The Wife Between Us(59)
If I showed this picture to strangers and asked them to guess which woman was my mother, they would likely choose Aunt Charlotte, even though physically I resemble my mother more strongly.
I’ve always told myself that I only received superficial traits from my mother, such as her long neck and green eyes. That on the inside, I was my father’s daughter; that I was more like my aunt.
But now Richard’s words boomerang back.
During our marriage, whenever he told me I wasn’t acting rationally, that I was being illogical, or, in more heated moments, when he yelled, “You’re crazy!” I denied it.
“He’s wrong,” I would whisper to myself as I paced the sidewalks in our neighborhood, my body rigid, my footsteps pounding the cement.
I’d slam down my left foot: He’s—then my right foot—wrong.
He’s wrong. He’s wrong. He’s wrong. I’d repeat those words dozens, even hundreds, of times. Maybe I’d thought if I said them enough, they would bury the persistent worry worming through my brain: What if he was right?
I flip to another photo of my mother standing up to give a toast. On a table directly behind her was our three-tiered wedding cake adorned with Richard’s heirloom topper. The porcelain bride’s painted-on smile is serene, but I remember feeling anxious in that moment. Luckily, my mother’s speech at my wedding dinner had been coherent, even if it rambled on too long. Her meds were doing their job that day.
Perhaps I had inherited more from my mother than I’d allowed myself to believe.
I grew up with a woman who inhabited a different world from the station-wagon-driving, grilled-cheese-making mothers of my friends. My mom’s feelings were like intense colors—fiery reds and sparkling, soft pinks and the deepest slate grays. Her shell was fierce, yet on the inside, she was fragile. Once, when a manager at the drugstore was berating an elderly cashier for moving too slowly, my mother yelled at the manager, calling him a bully, and earning applause from the other customers in line. Another time, she knelt down suddenly on the sidewalk, soundlessly weeping over a monarch butterfly that could no longer fly because its wing had been torn.
Had I absorbed some of her skewed vision, her impulsively dramatic reactions? Were the genes that dictated my destiny influenced more by her, or by my steady, patient father’s composition? I desperately wanted to know which invisible attributes I’d inherited from each of them.
During the life span of my marriage, I became gripped by a growing urgency to capture the truth. I chased it in my dreams. I worried my memories would fade like an old color photograph that’s been bleached by light, so I tried to keep them alive. I began to write everything down in a kind of diary—a black Moleskine notebook that I hid from Richard under the mattress of the bed in our guest room.
It’s ironic now, because I’ve surrounded myself with lies. Sometimes I am tempted to succumb to them.
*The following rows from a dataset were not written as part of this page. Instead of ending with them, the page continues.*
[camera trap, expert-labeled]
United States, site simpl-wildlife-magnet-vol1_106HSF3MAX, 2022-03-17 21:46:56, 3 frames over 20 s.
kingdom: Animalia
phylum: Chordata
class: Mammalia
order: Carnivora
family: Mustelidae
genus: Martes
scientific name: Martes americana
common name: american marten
It might be simpler that way, to quietly sink into the new reality I’ve created as though it were quicksand. To disappear beneath its surface.
It would be so much easier to just let go, I think.
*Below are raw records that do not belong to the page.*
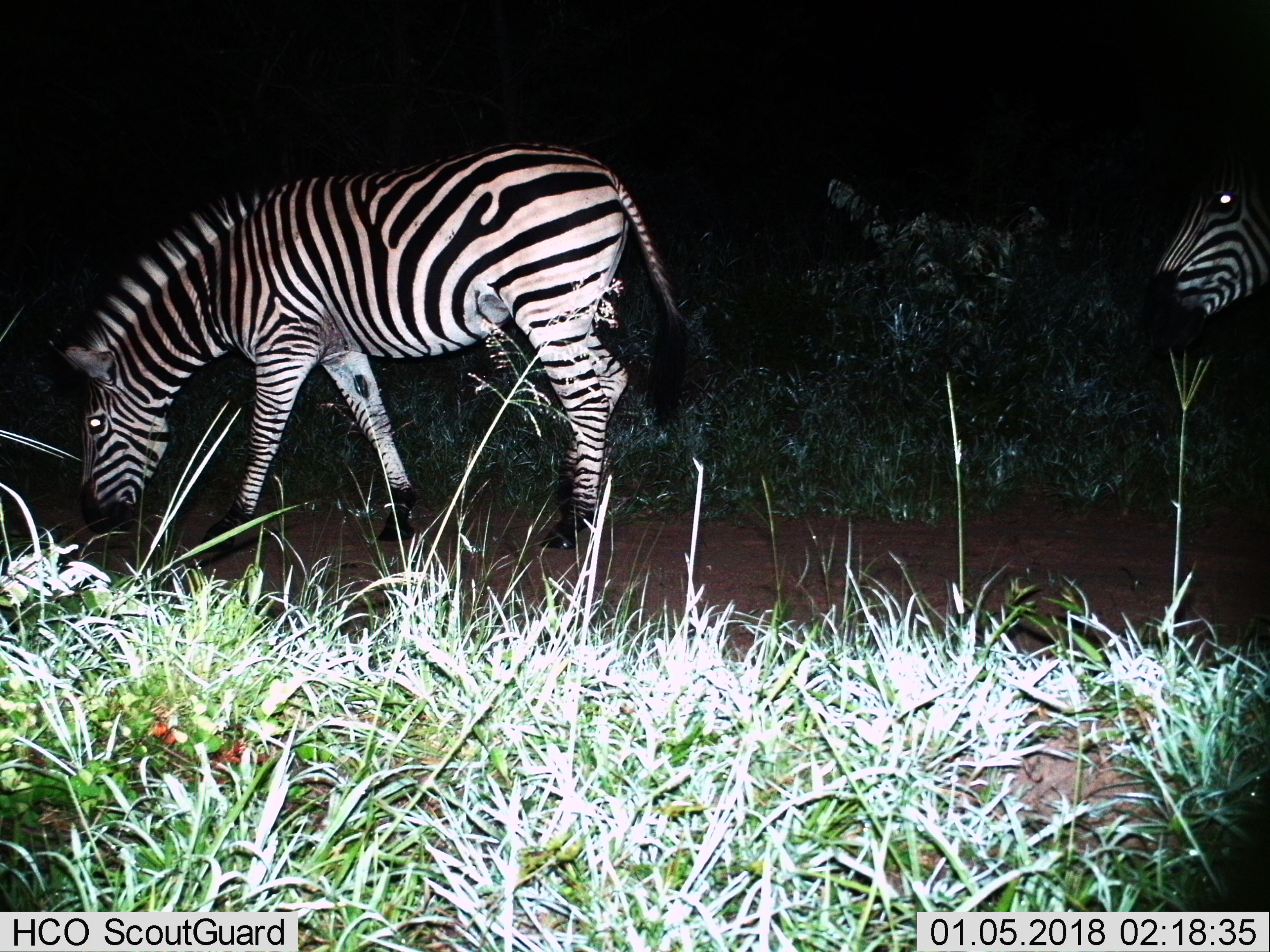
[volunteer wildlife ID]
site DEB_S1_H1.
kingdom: Animalia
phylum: Chordata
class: Mammalia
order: Perissodactyla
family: Equidae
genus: Equus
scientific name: Equus quagga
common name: plains zebra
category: zebraplains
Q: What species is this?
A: Zebraplains (plains zebra) (Equus quagga).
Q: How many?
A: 2.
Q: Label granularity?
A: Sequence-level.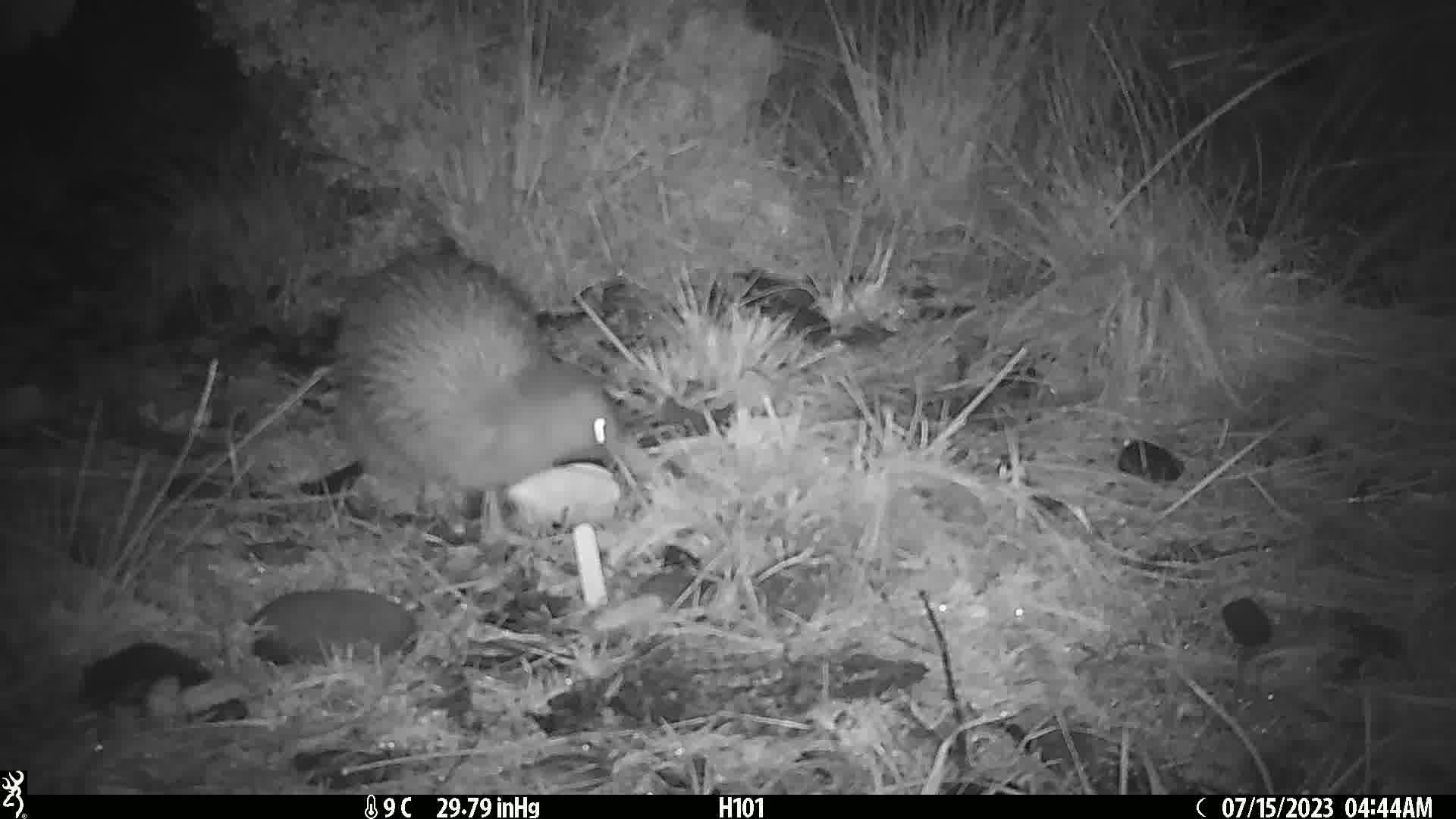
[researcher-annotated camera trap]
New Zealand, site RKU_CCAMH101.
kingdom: Animalia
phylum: Chordata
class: Aves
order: Apterygiformes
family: Apterygidae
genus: Apteryx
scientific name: Apteryx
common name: kiwi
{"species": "kiwi (Apteryx)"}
But I cannot. Because of her.
I set aside the album and walk to the small desk in the corner of my room. I retrieve my legal pad and pen and start again.
Dear Emma,
I would never have listened to anyone who told me not to marry Richard. So I understand why you’re resisting me. I haven’t been clear because it’s hard to know where to begin.
I write until I fill the page. I consider adding one final line—Richard visited me last night—but leave it out when I realize she may think I’m trying to make her jealous, to create the wrong kinds of doubts in her.
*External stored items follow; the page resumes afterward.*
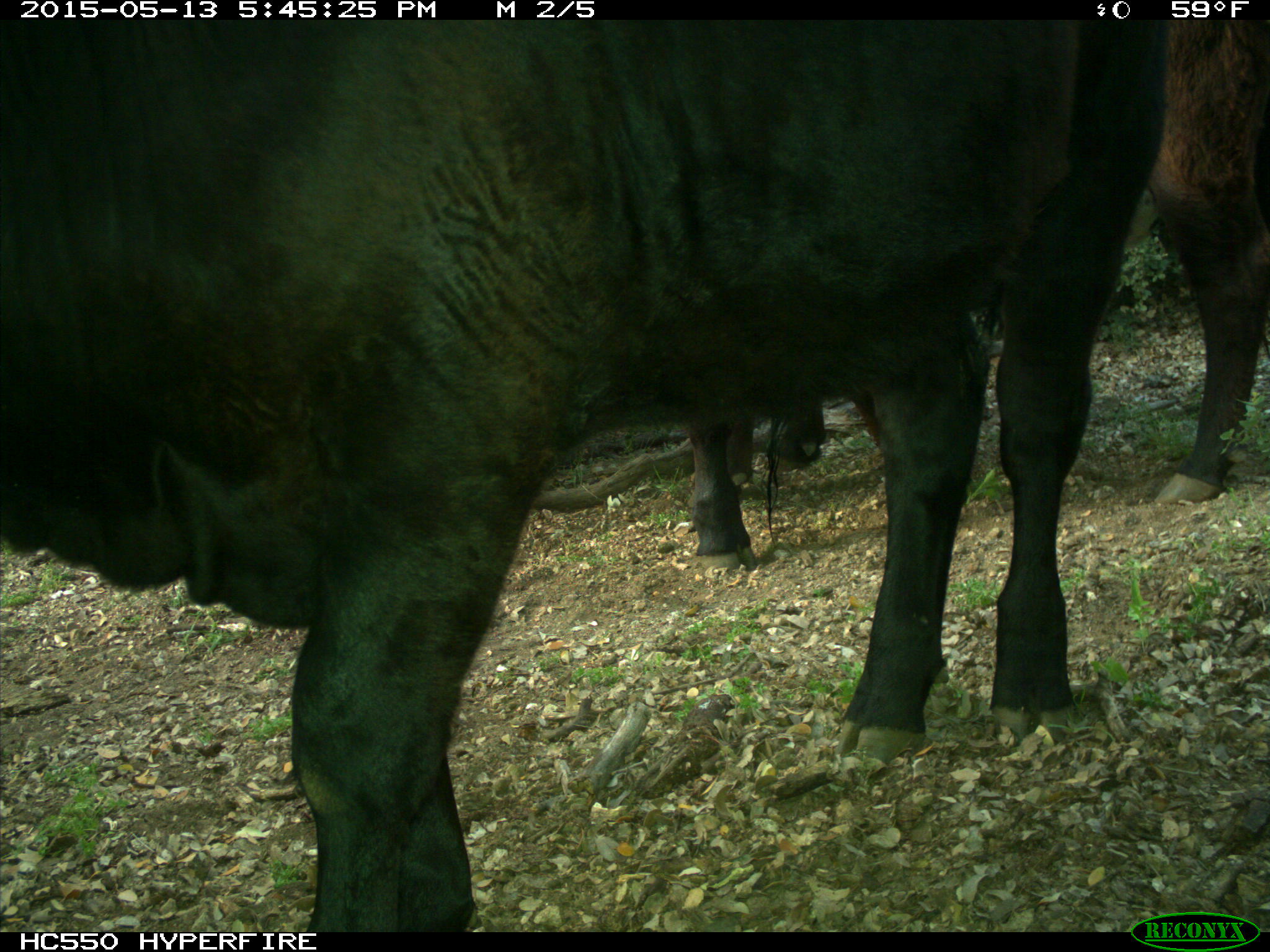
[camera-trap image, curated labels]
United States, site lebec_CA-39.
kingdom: Animalia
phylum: Chordata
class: Mammalia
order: Artiodactyla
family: Bovidae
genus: Bos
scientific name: Bos taurus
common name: domestic cow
So I simply sign the letter and fold it into thirds and tuck it into the top drawer to read one more time before I give it to her.
A little later that morning, I have showered and dressed. I am tracing lipstick over my mouth, covering up the imprint of Richard’s touch, when I hear Aunt Charlotte yell. I run into the kitchen.
Black smoke curls toward the ceiling. Aunt Charlotte is batting a dish towel at orange flames dancing on the surface of the stove.
“Baking soda!” she cries.
I grab a box from the cabinet and toss it on the flames, dousing them. Aunt Charlotte drops the dish towel and turns on the kitchen tap to cold. I see the angry red mark on her forearm as water courses over it.
I remove the pan of burning bacon from the stove and grab an ice pack from the freezer. “Here.” When she moves her arm away from the water, I turn off the tap. “What happened? Are you okay?”
“I was pouring the bacon drippings into the old coffee can.” I pull out a stool for her and she sits down heavily. “I missed. Just a little grease fire.”
“Do you want to go to a doctor?”
She pulls away the ice pack and peers at her arm. The burn is the width of a finger and about two inches long. Luckily it isn’t blistering. “It’s not that bad,” she says.
I look at the overturned box of Domino sugar on the counter, grains spilling out onto the stove.
“I threw sugar on it by accident. Maybe that made it worse.”
“Let me get you some aloe.” I hurry to her bathroom and find a tube in the medicine cabinet, behind her old tortoiseshell glasses and a bottle of ibuprofen. I bring the painkillers back to the kitchen, too, and shake three tablets into my hand, then pass them to her.